Some key benchmark comparisons:
- On the Hello Swag leaderboard, FreeWilly 2 surpasses ChatGPT. On others like MC-MMLU, it lags slightly behind.
- For AGI Eval, FreeWilly 2 achieves impressive parity with ChatGPT, outperforming it on 6/8 datasets.
- Surprisingly, FreeWilly 1 and 2 have comparable results, despite the 5B parameter difference. This further emphasizes the impact of training data.
While benchmarks don’t always reflect real-world use, these results are incredibly promising for FreeWilly and the open-source community.
The Power of Carefully Curated Data Sets
Quality Over Quantity: The Data Set Creation Process 📊
The Free Willy models were developed using a data set that involved meticulous attention to quality over quantity. While the data set size was relatively smaller, around 10 percent of the original proposed in the Orca paper, the examples were of high quality. This highlights the importance of choosing the right data set for training or fine-tuning language models, as it directly impacts the model's overall performance.
A Tale of Two Free Willy Models: Comparing Free Willy 1 and Free Willy 2 🔄
Interestingly, the comparison between Free Willy 1 and Free Willy 2 shows that data set quality is more influential than the model's size. Despite Free Willy 2 being based on the 70 billion parameter Llama 2 model and Free Willy 1 on the 65 billion parameter foundational model, their performance is comparable. This underscores the significance of data set curation and its impact on the language model's effectiveness.
Open-Source but Not for Commercial Use 💼
Despite their open-source nature, the Free Willy models come with certain restrictions. They cannot be used for commercial purposes, likely due to the specific data creation process followed by Stability AI. In contrast, the base Llama 2 model, with 70 billion parameters, is open-source and free to use for commercial applications.

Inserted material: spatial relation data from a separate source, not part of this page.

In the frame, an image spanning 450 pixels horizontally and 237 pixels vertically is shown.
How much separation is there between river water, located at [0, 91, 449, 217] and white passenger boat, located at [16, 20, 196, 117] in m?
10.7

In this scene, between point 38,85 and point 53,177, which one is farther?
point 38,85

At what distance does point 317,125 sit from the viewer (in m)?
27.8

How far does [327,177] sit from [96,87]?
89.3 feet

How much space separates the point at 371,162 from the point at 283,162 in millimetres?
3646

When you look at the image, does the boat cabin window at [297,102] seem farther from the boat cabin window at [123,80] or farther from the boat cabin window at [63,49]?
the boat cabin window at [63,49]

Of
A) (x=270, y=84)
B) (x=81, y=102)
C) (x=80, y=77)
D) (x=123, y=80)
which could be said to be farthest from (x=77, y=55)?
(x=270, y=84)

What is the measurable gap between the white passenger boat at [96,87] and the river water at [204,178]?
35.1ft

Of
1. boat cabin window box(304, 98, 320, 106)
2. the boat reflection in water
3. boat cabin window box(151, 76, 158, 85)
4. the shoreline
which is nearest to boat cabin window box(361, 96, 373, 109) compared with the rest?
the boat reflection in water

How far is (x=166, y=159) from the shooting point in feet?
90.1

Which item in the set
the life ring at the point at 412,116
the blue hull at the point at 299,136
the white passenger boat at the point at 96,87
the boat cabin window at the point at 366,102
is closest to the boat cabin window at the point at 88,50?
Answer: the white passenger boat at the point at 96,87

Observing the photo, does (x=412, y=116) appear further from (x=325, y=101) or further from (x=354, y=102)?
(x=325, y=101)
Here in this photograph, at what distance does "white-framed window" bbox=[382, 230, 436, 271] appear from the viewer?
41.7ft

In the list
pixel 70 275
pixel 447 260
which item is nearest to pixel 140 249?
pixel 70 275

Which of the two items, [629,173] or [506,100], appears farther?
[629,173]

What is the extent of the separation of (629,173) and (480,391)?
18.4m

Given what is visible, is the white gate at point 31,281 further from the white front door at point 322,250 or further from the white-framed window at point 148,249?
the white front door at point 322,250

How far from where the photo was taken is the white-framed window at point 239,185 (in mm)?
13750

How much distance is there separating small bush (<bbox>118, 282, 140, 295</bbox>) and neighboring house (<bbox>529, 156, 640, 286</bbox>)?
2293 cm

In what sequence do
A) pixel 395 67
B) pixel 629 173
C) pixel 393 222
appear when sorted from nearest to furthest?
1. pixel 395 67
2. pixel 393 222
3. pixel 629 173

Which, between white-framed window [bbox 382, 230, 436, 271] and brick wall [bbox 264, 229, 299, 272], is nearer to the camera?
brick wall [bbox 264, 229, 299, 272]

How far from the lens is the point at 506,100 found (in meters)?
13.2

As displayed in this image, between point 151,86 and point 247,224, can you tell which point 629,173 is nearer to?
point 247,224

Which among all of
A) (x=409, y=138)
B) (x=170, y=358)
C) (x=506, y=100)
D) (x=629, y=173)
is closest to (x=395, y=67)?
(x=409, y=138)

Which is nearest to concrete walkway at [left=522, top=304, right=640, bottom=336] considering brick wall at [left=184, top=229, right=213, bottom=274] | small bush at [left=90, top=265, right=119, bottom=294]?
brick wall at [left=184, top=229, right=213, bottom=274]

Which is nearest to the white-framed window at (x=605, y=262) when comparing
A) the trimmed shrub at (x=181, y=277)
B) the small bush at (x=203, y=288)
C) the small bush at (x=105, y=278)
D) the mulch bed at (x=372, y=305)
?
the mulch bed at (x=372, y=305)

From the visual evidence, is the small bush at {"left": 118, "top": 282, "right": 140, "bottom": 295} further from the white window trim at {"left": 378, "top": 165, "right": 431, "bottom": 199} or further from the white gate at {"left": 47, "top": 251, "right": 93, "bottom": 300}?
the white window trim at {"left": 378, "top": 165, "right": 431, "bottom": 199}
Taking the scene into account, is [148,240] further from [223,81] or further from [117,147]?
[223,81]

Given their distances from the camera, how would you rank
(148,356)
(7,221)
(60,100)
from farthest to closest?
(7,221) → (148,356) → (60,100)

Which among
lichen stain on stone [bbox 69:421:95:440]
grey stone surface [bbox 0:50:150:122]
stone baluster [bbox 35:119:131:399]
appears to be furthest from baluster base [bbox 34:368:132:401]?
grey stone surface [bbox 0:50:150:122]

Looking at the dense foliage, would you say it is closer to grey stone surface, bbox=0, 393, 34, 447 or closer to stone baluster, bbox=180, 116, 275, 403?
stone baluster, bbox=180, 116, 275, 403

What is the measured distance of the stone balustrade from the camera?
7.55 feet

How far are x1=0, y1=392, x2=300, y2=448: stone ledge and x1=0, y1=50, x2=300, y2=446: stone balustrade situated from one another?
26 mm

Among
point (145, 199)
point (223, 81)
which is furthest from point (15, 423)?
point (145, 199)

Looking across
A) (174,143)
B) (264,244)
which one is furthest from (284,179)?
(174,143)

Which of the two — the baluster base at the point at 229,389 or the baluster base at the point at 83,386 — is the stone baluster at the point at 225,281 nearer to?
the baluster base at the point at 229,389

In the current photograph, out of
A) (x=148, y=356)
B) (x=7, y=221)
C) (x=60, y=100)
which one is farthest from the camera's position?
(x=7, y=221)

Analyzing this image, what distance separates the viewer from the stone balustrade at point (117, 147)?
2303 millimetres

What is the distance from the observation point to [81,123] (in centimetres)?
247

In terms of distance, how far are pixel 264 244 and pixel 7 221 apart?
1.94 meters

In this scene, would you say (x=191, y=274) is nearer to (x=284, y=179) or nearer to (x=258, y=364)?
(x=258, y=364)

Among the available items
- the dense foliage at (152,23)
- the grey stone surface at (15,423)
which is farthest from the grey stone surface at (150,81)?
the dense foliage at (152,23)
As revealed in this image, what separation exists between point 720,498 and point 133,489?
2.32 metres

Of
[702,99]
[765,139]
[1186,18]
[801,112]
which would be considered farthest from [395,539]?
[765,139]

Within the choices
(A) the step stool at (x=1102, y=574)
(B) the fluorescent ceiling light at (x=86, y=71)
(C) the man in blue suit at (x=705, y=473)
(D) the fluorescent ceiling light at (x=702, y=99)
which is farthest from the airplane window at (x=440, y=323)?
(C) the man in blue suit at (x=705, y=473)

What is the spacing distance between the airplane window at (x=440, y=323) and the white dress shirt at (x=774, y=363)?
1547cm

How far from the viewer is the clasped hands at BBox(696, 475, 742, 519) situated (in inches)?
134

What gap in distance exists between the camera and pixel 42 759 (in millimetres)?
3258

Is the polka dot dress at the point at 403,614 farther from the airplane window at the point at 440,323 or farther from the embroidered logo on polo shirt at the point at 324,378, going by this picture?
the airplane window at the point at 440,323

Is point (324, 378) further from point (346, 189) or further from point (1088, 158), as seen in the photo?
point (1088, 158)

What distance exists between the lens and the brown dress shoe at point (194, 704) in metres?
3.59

The Future of Free Willy (Orca) Models
Hurdles to Overcome: Long Wait Times and Model Accessibility ⏳
While the excitement and interest in Free Willy 2 are immense, there are some challenges to overcome. Currently, the wait times to access these models can be quite lengthy, hindering their immediate applicability. Efforts are underway to create quantized versions of the model to improve accessibility, but further development is needed.

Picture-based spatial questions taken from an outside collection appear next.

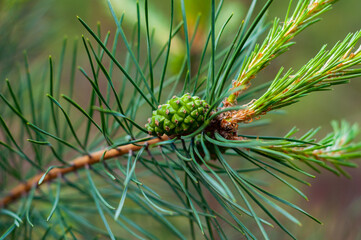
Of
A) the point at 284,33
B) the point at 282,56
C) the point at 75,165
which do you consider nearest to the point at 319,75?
the point at 284,33

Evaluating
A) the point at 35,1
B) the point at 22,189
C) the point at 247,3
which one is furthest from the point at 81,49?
the point at 22,189

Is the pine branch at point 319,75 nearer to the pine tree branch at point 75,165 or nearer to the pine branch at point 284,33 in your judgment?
the pine branch at point 284,33

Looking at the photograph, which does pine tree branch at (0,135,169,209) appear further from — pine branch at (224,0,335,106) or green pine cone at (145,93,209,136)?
pine branch at (224,0,335,106)

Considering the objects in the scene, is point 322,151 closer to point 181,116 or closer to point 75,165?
point 181,116

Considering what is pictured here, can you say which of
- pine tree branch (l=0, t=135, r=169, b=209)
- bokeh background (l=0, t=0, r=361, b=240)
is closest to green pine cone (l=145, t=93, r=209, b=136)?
pine tree branch (l=0, t=135, r=169, b=209)

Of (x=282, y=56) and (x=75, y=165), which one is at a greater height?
(x=282, y=56)
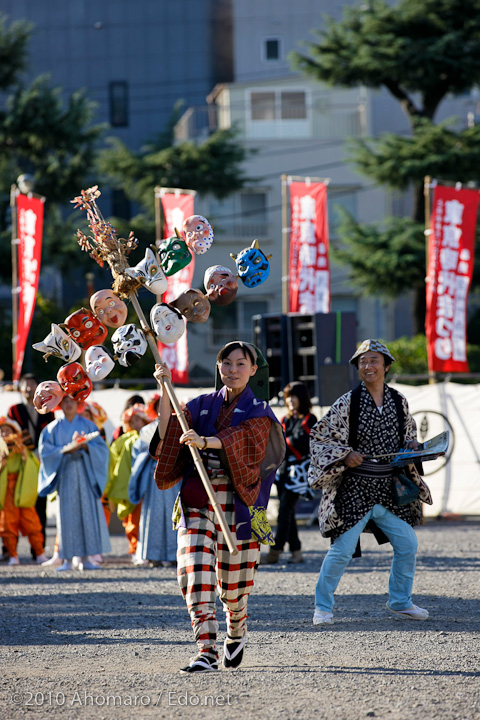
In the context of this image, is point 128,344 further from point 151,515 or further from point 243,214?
point 243,214

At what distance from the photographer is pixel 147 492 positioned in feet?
30.8

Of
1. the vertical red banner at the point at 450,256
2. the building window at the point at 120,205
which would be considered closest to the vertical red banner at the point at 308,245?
the vertical red banner at the point at 450,256

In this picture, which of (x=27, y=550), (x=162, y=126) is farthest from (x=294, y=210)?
(x=162, y=126)

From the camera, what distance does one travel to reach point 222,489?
16.0 feet

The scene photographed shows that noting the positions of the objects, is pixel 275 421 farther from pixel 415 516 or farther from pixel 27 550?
pixel 27 550

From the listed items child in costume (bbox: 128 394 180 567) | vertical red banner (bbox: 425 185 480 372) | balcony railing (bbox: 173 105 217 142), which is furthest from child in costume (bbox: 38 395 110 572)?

A Thriving Community: Open-Source Advancements and the Need for Smaller Models 🤝
The Free Willy models have sparked a wave of innovation in the open-source community. The dedication and passion of contributors are impressive, but it is becoming increasingly challenging to keep up with the rapid advancements. The call for Stability AI to release smaller versions of the model will make t
The Future of Open Source LLMs
FreeWilly represents remarkable progress in open-source natural language research. Although wait times to access the models are currently impractical, smaller quantized versions could enable broader experimentation.
As the open-source ecosystem continues innovating at this rapid pace, the future looks bright. FreeWilly is the latest example of open source matching or exceeding proprietary models with minimal resources. We can expect even more exciting developments as research forges ahead.